The Book, Cat, & Cat Book Lovers Almanac

of historical trivia regarding books, cats, and other animals. Actually this blog has evolved so that it is described better as a blog about cats in history and culture. And we take as a theme the advice of Aldous Huxley: If you want to be a writer, get some cats. Don't forget to see the archived articles linked at the bottom of the page.

November 7, 2014

November 7, 1913

From My Life: A Record of Events and Opinions (1905) the work of Alfred Russel Wallace, we quote:

[A]s illustrations of the interest in common things conferred by a knowledge of the elementary laws of physical science, I remark[:]

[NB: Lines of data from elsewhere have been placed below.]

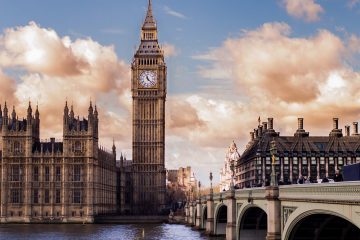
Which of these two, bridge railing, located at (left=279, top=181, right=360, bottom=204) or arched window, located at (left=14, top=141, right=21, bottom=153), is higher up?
arched window, located at (left=14, top=141, right=21, bottom=153)

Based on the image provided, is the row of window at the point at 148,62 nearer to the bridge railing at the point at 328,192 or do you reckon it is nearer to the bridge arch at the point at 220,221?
the bridge arch at the point at 220,221

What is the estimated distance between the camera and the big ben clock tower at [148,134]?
193000mm

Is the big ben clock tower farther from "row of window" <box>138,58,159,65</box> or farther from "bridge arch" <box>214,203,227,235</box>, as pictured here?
"bridge arch" <box>214,203,227,235</box>

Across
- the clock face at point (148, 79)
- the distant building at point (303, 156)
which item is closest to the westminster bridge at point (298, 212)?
the distant building at point (303, 156)

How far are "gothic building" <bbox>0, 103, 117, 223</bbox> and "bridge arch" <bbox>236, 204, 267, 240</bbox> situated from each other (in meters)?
88.8

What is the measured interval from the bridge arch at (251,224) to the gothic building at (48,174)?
88.8 m

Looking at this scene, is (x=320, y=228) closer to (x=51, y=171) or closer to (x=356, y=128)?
(x=51, y=171)

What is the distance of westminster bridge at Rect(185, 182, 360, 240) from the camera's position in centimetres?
3784

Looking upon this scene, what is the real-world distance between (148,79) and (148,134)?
15178mm

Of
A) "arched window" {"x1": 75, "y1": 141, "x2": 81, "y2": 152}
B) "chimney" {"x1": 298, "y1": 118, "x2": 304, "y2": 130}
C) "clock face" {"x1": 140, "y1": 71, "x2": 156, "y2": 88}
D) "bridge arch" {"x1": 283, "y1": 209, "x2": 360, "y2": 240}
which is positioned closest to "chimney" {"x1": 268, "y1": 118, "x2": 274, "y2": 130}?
"chimney" {"x1": 298, "y1": 118, "x2": 304, "y2": 130}

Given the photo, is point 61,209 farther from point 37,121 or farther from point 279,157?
point 279,157

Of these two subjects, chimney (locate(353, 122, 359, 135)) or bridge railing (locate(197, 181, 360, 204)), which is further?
chimney (locate(353, 122, 359, 135))

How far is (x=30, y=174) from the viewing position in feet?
537

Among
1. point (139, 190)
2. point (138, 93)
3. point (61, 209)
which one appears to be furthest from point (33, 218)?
point (138, 93)
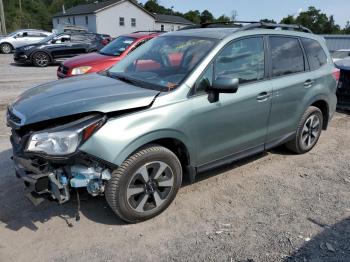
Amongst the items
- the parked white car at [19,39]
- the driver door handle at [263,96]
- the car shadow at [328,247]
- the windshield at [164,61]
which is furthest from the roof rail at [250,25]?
the parked white car at [19,39]

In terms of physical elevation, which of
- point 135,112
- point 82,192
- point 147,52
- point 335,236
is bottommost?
point 335,236

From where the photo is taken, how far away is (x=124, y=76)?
13.9 ft

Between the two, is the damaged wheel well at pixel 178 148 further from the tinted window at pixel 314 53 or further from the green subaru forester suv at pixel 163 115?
the tinted window at pixel 314 53

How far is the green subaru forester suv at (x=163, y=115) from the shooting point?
3.17 meters

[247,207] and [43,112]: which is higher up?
[43,112]

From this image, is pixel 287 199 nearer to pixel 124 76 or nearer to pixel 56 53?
pixel 124 76

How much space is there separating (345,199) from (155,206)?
2.28 meters

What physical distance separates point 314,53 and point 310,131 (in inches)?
46.0

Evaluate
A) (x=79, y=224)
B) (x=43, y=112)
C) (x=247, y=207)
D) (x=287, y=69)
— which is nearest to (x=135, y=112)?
(x=43, y=112)

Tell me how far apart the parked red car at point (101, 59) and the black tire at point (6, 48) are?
16.5 m

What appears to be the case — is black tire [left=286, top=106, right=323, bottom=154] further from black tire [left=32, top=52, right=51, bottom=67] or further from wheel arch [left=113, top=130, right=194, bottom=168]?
black tire [left=32, top=52, right=51, bottom=67]

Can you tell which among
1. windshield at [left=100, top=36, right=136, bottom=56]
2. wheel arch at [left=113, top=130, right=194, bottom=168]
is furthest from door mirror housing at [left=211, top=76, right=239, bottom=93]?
windshield at [left=100, top=36, right=136, bottom=56]

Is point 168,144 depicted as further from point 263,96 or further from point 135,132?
point 263,96

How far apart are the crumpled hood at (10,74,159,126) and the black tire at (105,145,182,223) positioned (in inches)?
19.7
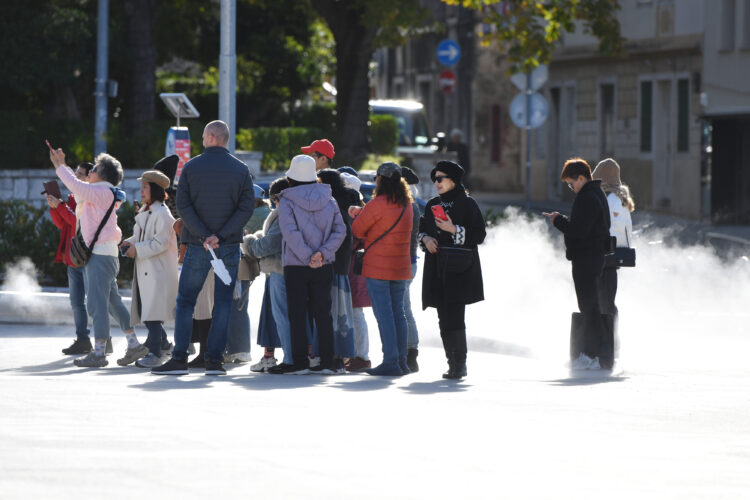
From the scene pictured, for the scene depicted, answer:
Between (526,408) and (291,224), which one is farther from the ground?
(291,224)

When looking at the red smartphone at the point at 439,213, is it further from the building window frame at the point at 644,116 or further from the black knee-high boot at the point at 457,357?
the building window frame at the point at 644,116

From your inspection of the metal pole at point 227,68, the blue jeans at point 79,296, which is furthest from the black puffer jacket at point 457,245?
the metal pole at point 227,68

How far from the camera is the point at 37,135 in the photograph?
25.8 m

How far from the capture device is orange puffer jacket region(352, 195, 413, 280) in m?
12.4

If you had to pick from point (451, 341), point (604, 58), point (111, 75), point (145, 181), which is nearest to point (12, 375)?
point (145, 181)

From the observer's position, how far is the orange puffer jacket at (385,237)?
12.4 m

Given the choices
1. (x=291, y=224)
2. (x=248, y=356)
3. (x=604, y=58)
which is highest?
(x=604, y=58)

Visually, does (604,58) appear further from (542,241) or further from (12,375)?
(12,375)

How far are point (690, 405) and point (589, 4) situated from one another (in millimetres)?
17222

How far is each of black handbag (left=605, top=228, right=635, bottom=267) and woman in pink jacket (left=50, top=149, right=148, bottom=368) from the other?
138 inches

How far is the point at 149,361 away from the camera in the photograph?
42.2 ft

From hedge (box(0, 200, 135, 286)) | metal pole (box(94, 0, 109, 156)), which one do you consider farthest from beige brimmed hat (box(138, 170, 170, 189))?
metal pole (box(94, 0, 109, 156))

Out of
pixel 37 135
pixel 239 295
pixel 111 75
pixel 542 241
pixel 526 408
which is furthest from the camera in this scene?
pixel 111 75

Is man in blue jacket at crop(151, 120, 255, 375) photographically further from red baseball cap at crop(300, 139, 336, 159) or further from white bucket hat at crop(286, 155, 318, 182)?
red baseball cap at crop(300, 139, 336, 159)
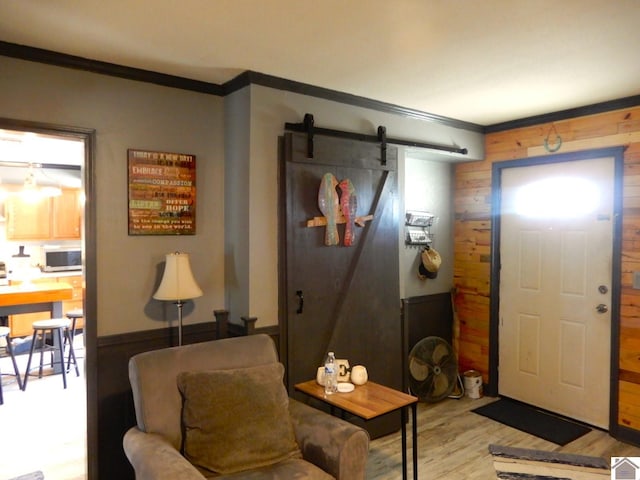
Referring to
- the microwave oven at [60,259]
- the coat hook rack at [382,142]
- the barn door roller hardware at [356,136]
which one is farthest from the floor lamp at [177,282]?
the microwave oven at [60,259]

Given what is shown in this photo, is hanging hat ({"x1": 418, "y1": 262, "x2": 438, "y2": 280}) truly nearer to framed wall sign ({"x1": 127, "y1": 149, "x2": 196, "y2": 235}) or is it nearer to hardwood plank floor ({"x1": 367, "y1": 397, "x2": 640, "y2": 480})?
hardwood plank floor ({"x1": 367, "y1": 397, "x2": 640, "y2": 480})

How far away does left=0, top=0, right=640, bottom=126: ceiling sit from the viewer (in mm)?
1954

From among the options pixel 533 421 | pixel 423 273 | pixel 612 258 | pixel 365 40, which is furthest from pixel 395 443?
pixel 365 40

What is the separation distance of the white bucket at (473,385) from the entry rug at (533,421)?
0.16m

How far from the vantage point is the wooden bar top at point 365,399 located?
2.30m

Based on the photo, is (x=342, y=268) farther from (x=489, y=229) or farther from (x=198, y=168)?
(x=489, y=229)

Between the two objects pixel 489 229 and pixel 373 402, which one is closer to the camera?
pixel 373 402

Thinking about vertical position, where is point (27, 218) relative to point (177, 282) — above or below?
above

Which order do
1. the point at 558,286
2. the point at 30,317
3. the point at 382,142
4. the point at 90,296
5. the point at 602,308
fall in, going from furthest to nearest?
the point at 30,317 < the point at 558,286 < the point at 602,308 < the point at 382,142 < the point at 90,296

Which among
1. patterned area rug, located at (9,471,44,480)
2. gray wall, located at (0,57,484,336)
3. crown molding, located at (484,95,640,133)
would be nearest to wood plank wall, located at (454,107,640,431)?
crown molding, located at (484,95,640,133)

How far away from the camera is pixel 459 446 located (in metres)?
Answer: 3.25

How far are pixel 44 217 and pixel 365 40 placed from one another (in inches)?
238

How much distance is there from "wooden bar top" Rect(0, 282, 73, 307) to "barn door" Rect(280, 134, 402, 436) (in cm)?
334

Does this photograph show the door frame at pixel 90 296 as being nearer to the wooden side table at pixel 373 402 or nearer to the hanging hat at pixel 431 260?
the wooden side table at pixel 373 402
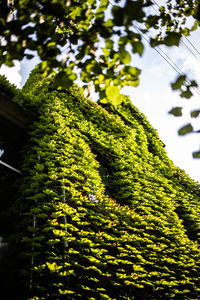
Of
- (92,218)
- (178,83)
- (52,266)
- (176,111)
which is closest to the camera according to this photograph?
(178,83)

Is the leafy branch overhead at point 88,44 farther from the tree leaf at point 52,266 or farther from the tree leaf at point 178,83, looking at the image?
the tree leaf at point 52,266

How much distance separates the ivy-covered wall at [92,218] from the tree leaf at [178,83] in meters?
1.95

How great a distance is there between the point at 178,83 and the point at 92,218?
232 centimetres

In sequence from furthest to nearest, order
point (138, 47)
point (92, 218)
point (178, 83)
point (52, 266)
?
point (92, 218)
point (52, 266)
point (178, 83)
point (138, 47)

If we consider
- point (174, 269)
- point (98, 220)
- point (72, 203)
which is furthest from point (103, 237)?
point (174, 269)

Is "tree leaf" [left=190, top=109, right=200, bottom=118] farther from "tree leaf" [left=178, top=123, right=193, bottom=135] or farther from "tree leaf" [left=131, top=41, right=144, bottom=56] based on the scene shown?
"tree leaf" [left=131, top=41, right=144, bottom=56]

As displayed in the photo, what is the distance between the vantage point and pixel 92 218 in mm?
2934

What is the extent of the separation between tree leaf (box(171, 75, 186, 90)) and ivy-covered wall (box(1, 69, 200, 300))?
195 centimetres

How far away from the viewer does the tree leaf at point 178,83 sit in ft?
4.30

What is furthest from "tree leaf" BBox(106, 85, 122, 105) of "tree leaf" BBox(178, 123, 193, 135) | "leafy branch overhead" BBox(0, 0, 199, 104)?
"tree leaf" BBox(178, 123, 193, 135)

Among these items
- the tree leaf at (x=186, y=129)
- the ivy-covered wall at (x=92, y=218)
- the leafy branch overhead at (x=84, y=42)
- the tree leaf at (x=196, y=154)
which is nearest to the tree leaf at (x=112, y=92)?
the leafy branch overhead at (x=84, y=42)

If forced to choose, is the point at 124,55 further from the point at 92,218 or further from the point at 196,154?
the point at 92,218

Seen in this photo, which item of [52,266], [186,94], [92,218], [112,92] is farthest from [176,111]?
[92,218]

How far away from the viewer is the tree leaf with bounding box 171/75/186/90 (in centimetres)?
131
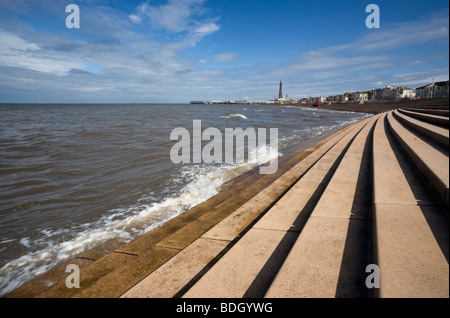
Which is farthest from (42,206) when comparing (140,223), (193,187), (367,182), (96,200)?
(367,182)

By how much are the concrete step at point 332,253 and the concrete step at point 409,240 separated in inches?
8.4

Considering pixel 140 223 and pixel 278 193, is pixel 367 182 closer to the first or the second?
pixel 278 193

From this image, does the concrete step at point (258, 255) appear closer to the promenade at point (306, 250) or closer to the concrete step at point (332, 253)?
the promenade at point (306, 250)

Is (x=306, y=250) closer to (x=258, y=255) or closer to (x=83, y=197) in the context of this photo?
(x=258, y=255)

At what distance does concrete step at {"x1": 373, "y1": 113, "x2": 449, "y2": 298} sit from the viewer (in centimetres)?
146

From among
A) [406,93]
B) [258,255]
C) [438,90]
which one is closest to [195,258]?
[258,255]

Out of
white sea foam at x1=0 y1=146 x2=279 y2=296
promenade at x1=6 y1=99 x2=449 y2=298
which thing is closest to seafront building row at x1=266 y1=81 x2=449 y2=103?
promenade at x1=6 y1=99 x2=449 y2=298

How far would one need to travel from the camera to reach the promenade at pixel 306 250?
1713 mm

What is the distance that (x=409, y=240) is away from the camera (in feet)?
6.17

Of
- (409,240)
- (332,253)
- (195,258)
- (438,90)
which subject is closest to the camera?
(409,240)

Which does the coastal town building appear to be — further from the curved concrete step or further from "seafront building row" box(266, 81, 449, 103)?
the curved concrete step

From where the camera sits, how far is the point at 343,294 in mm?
1681

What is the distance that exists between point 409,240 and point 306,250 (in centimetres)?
86
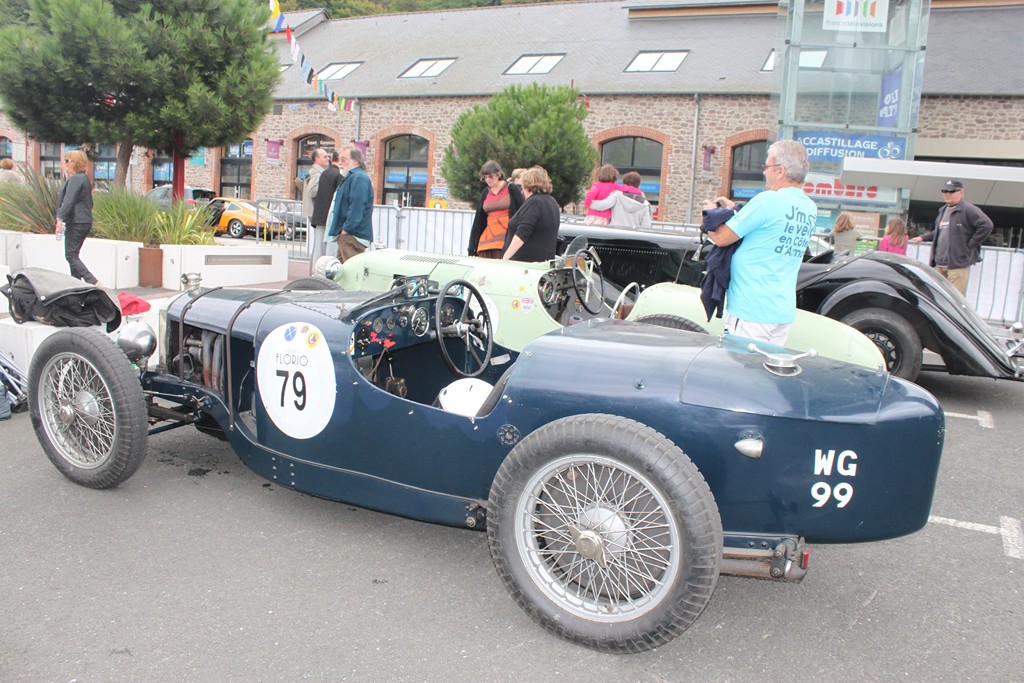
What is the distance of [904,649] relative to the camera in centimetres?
278

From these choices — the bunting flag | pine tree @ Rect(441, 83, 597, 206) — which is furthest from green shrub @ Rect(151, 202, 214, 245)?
pine tree @ Rect(441, 83, 597, 206)

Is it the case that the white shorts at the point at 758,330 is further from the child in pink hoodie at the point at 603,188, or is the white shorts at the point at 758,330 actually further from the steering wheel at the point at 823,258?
the child in pink hoodie at the point at 603,188

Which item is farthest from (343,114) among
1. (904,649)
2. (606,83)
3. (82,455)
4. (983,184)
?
(904,649)

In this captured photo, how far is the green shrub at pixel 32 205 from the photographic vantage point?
33.4 feet

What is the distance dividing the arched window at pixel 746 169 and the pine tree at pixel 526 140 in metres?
8.96

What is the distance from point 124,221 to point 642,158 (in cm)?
1695

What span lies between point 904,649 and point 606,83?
22192mm

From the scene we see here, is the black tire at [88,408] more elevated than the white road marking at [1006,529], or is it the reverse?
the black tire at [88,408]

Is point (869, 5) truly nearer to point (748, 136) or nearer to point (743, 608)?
point (748, 136)

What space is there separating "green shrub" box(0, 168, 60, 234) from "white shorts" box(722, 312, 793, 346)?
9.23m

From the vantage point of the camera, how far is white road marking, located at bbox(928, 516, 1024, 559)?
3688 mm

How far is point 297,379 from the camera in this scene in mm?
3445

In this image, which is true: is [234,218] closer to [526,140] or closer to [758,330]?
[526,140]

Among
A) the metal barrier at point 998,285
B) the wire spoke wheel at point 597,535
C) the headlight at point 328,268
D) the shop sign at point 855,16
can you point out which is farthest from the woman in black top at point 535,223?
the shop sign at point 855,16
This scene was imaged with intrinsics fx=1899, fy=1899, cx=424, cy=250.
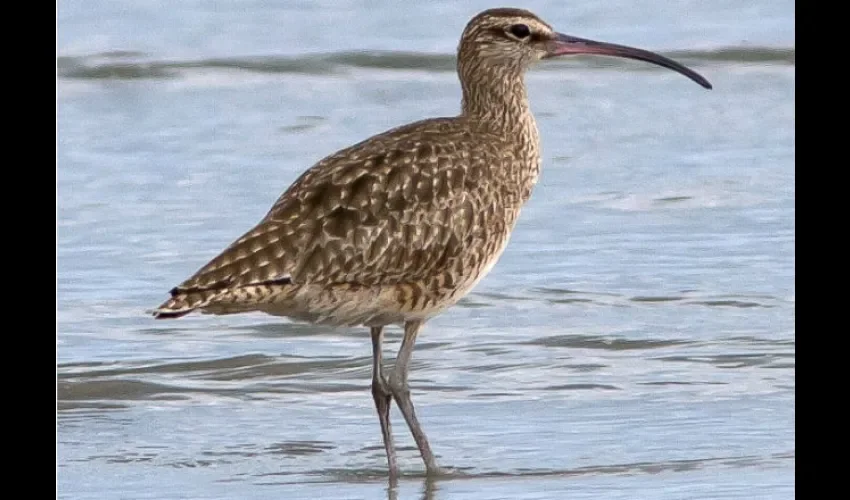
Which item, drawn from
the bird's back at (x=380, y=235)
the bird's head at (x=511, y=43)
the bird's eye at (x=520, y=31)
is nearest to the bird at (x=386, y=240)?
the bird's back at (x=380, y=235)

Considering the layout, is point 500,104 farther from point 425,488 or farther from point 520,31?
point 425,488

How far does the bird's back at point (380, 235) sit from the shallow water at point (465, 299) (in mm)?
659

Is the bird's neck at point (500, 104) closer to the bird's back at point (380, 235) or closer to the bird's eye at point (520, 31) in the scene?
the bird's eye at point (520, 31)

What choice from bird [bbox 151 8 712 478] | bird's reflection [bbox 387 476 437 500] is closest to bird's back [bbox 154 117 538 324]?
bird [bbox 151 8 712 478]

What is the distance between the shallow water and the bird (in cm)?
58

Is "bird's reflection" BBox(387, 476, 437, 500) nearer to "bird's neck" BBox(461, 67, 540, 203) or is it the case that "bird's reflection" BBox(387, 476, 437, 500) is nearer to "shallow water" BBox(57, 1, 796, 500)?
"shallow water" BBox(57, 1, 796, 500)

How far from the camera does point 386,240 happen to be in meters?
7.12

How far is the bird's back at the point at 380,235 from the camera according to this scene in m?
6.86

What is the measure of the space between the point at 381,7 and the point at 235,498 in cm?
1166

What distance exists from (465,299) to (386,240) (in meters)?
2.96
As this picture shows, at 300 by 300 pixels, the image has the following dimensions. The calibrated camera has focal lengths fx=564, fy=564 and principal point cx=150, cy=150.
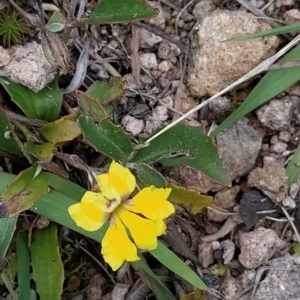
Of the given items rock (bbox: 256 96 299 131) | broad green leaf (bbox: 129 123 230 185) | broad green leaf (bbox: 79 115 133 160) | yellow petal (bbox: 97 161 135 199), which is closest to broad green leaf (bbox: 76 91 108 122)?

“Many who marvel at the rolling thunder care not to inquire what causes the sound which is heard when a tightly-fitting cork is quickly drawn from a bottle, or when a whip is cracked or a pistol fired; and while they are struck with awe and admiration at the dazzling lightning, look upon the sparks drawn from a cat’s back on a frosty evening and the slight crackle that accompanies them as being only fit to amuse a child ; yet in each case the cause of the trifling and of the grand phenomena is the same. He who has extended his inquiries into the varied phenomena of nature learns to despise no fact, however small, and to consider the most apparently insignif cant and common occurrences as much in need of explanation as those of a grander and more imposing character. He sees in every dewdrop trembling on the grass causes at work analogous to those which have produced the spherical figure of the earth and planets; and in the beautiful forms of crystallization on his window-panes on a frosty morning he recognizes the action of laws which may also have a part in the production of the similar forms of plants and of many of the lower animal types. Thus the simplest facts of everyday life have to him an inner meaning, and he sees that they depend upon the same general laws as those that are at work in the grandest phenomena of nature.”

Alfred Russell Wallace (January 8, 1823 to November 7, 1913) discovered, among other things, the modern theory of evolution. It was in fact only when he outlined his ideas to Darwin, that the latter was moved to present his own parallel thinking to the public. It was all done graciously. Darwin presented introduced both their ideas at a scientific conference.

But what is still amazing to me about Russell's ideas, is what we call the Wallace Line which divides the species of Australia and Borneo from those of East Asia, including the Philippines. The animals are different on either side of what to me seems like an arbitrary line in the water. Now I have read the explanations. They just don't really seem plausible.

Wallace was not wealthy, nor did he invest money well. He had no family connections, or occupational position, to fall back on. Darwin pressured the government to give Alfred R. Wallace a small pension in 1881.